Y alzando la voz, añadió:

—¿Quién te querrá como yo te quiero? ¿Quién te comprenderá como yo he llegado a comprenderte? ¿Quién sabrá someterse como yo a tu suave autoridad, amado mío? ¿Quién cifrará como yo su amor propio y su orgullo en tu amor? ¡Oh! Si yo conociese alguna capaz de eso, te juro, Amaury, que le legaría con gusto tu cariño, porque ahora ya no me atormentan los celos… ¡Pobre amor mío! Tengo tanta compasión de ti como de mí misma, porque el mundo va a parecerte tan desierto como mi sepultura.

Amaury sollozaba; por las mejillas de Antoñita rodaban gruesas lágrimas; el sacerdote, para no llorar, procuraba recogerse en la oración.

—¡No hables tanto, Magdalena: te fatigas demasiado!—dijo con acento de ternura el doctor, único de los presentes a quien su amor había dado fuerzas para conservar la serenidad.

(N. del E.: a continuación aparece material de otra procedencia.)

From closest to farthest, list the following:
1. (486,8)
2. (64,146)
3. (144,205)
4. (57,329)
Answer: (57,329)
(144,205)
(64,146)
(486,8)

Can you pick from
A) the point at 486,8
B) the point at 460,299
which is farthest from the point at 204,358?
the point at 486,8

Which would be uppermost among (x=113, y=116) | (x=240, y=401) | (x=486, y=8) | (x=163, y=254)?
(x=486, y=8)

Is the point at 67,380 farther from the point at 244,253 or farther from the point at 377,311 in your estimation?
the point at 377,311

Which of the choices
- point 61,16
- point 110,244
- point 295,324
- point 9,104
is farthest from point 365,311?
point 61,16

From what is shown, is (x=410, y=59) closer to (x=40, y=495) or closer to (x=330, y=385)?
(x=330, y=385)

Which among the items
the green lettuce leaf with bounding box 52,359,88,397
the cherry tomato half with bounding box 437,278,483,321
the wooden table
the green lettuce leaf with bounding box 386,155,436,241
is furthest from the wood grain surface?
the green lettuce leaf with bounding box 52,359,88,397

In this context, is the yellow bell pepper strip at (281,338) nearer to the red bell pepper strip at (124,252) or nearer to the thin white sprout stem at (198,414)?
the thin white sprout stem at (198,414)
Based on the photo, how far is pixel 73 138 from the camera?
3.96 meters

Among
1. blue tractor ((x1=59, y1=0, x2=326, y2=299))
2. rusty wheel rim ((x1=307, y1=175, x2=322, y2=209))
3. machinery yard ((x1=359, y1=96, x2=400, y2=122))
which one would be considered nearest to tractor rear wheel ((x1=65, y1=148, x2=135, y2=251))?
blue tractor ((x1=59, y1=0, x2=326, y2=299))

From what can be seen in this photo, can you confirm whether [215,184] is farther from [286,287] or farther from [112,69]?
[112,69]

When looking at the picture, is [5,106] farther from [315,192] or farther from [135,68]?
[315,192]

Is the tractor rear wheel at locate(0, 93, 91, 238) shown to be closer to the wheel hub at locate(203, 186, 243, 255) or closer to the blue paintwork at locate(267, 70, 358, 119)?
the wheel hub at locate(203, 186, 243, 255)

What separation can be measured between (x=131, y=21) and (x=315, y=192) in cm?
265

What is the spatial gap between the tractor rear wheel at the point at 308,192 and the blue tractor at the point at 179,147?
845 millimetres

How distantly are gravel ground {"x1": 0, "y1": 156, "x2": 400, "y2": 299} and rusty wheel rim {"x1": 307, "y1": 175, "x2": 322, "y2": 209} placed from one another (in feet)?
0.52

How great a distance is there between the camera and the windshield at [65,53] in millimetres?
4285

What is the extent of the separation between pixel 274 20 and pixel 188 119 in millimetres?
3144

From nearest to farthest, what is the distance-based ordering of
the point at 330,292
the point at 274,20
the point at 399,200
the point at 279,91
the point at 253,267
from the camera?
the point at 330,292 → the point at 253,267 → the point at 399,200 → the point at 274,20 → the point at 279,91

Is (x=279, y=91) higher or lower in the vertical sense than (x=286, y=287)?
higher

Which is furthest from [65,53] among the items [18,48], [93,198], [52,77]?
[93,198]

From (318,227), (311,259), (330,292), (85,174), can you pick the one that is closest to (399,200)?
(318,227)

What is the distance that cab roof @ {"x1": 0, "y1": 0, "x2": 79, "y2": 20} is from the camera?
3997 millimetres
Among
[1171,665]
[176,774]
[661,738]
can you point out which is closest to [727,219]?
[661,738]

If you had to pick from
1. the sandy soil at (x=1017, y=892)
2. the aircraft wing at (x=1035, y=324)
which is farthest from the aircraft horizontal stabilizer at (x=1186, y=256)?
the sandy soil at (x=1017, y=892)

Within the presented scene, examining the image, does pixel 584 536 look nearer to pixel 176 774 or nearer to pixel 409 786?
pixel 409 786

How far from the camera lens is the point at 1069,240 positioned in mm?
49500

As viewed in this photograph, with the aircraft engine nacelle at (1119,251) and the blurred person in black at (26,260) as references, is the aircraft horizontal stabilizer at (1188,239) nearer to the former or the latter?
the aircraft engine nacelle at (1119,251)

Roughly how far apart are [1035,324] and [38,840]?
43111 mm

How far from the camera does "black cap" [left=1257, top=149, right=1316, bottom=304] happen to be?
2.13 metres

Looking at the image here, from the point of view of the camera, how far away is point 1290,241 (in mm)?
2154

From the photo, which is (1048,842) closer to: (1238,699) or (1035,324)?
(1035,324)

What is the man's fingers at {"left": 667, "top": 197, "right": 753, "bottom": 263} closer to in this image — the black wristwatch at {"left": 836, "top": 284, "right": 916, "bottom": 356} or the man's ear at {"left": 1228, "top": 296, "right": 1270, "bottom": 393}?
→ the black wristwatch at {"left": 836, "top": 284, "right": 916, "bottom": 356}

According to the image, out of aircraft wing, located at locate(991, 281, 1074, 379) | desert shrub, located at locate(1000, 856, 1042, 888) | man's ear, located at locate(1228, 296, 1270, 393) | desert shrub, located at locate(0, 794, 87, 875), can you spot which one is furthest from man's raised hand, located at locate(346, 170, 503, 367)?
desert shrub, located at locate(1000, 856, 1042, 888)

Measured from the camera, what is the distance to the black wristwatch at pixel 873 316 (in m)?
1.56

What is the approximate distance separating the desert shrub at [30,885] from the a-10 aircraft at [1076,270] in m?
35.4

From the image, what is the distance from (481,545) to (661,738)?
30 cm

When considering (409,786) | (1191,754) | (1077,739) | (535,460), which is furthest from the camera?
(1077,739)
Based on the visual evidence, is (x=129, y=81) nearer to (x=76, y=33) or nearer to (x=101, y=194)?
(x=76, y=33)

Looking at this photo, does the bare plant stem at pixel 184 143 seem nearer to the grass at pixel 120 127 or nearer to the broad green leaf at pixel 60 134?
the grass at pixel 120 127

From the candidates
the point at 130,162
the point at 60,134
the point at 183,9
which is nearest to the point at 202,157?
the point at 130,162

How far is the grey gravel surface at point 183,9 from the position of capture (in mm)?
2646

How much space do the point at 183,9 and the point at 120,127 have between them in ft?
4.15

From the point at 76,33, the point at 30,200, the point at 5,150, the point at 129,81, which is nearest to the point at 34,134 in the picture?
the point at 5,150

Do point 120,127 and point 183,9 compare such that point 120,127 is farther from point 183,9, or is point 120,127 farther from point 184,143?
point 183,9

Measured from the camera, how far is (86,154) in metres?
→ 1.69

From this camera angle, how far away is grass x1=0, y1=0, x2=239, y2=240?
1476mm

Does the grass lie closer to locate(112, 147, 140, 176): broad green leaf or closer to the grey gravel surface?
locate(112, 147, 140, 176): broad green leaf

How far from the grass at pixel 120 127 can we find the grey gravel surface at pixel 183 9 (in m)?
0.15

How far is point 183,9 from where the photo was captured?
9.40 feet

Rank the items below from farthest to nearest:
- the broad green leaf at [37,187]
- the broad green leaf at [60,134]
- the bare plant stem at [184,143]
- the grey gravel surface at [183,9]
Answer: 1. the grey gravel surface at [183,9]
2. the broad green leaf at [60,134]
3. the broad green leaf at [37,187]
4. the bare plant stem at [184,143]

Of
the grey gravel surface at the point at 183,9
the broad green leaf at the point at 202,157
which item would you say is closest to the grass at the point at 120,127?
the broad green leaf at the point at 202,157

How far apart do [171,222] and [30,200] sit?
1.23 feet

Volviose hacia él la moribunda y le dijo con su voz más cariñosa:

—¿Qué podría decirte, padre mío, a ti que, desde hace dos meses, dices y haces cosas tan sublimes; a ti, que de un modo tan admirable has sabido prepararme para no quedar vislumbrada ante la bondad celeste; a ti, cuyo amor es tan magnánimo que no has sentido los celos, o, lo que tiene aún más mérito, has logrado aparentar no sentirlos? Ahora ya sólo Dios podría inspirarte celos. Tu abnegación es sublime: me admira… Y me causa envidia—agregó, bajando la voz.

—Hija mía—dijo el ministro de Dios,—su amiga, su hermana Antoñita ha acudido a su llamamiento. Acaba de llegar; ahí está.